Person mit grosser, sternförmiger Brille lächelt.
Legende: Nicht alle Britinnen und Briten brennen so für die EU, wie diese Demonstrantin zum Start der Kommunalwahlen im März 2025. Reuters/Sodiq Adelakun

Was macht das Schweizer Modell für Grossbritannien so interessant?

Die Schweiz hat es seit 1992 mit bilateralen Abkommen geschafft, für ihre Wirtschaft sowie in Bildung und Forschung freien Zugang zum EU-Markt zu bekommen – und gleichzeitig eine grosse Autonomie zu wahren. All das möchte Grossbritannien auch: Es möchte mit bilateralen Verträgen wieder Zugang zum EU-Binnenmarkt bekommen, wie die Schweiz – allerdings nur beim Warenverkehr und ohne die Personenfreizügigkeit akzeptieren zu müssen. Brüssel ist wenig begeistert: Für die EU-Kommission gehören Binnenmarkt und Personenfreizügigkeit untrennbar zusammen.

Wie offen ist Grossbritannien für Kohäsionszahlungen, Urteile von europäischen Richtern und die automatische Übernahme von EU-Gesetzen und ‑Normen?

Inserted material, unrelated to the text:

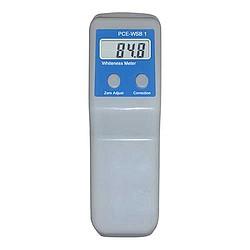 PCE-WSB 1Színmérő
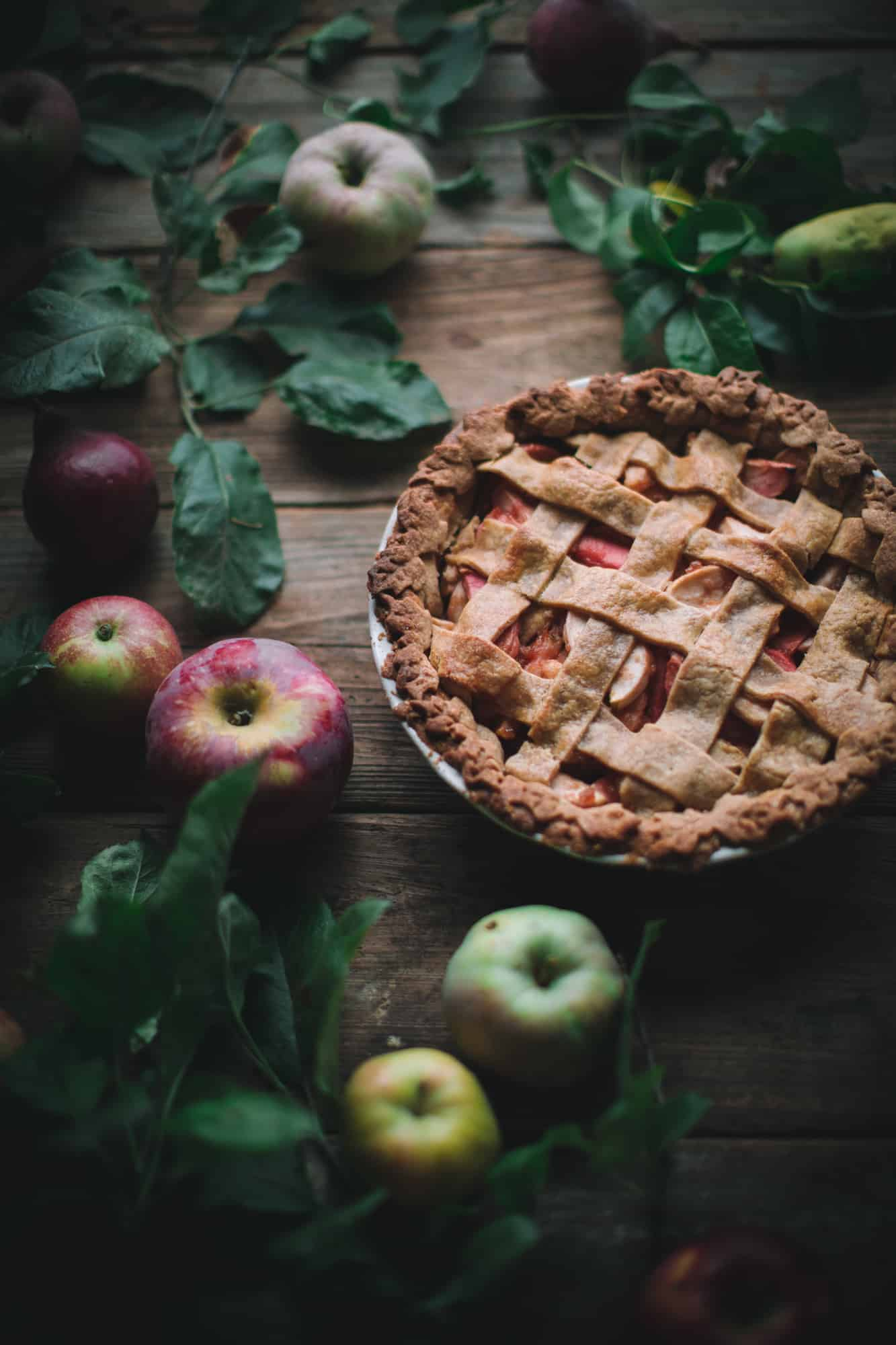 Hazelnut Apple Pie by Eva Kosmas Flores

Massgeschneiderte Beziehungen zur EU – Stichwort: «Swiss Modell» oder «Swiss Deal» – stossen in Grossbritannien über Parteigrenzen hinweg auf Begeisterung. Doch alle verstehen etwas anderes darunter – streichen hervor, was ihnen gefällt, oder blenden aus, was ihnen missfällt. Politologe Anton Spisak, der bei den Brexit-Verhandlungen dabei war, sagt zu SRF: «Wenn Grossbritannien so nah an die EU heranrücken will wie die Schweiz, muss es die Personenfreizügigkeit akzeptieren. Die Frage ist allerdings, wer dies der britischen Bevölkerung klar machen kann. Das ist schwierig, auch zehn Jahre nach Brexit.» Dasselbe gelte für Kohäsionszahlungen, einen Streitschlichtungs-Mechanismus, der EU-Richtern in gewissen Bereichen den abschliessenden Entscheid einräume, und den autonomen Nachvollzug von neuen EU-Normen und Richtlinien. Spisak: «Auch das wären grosse Hürden.»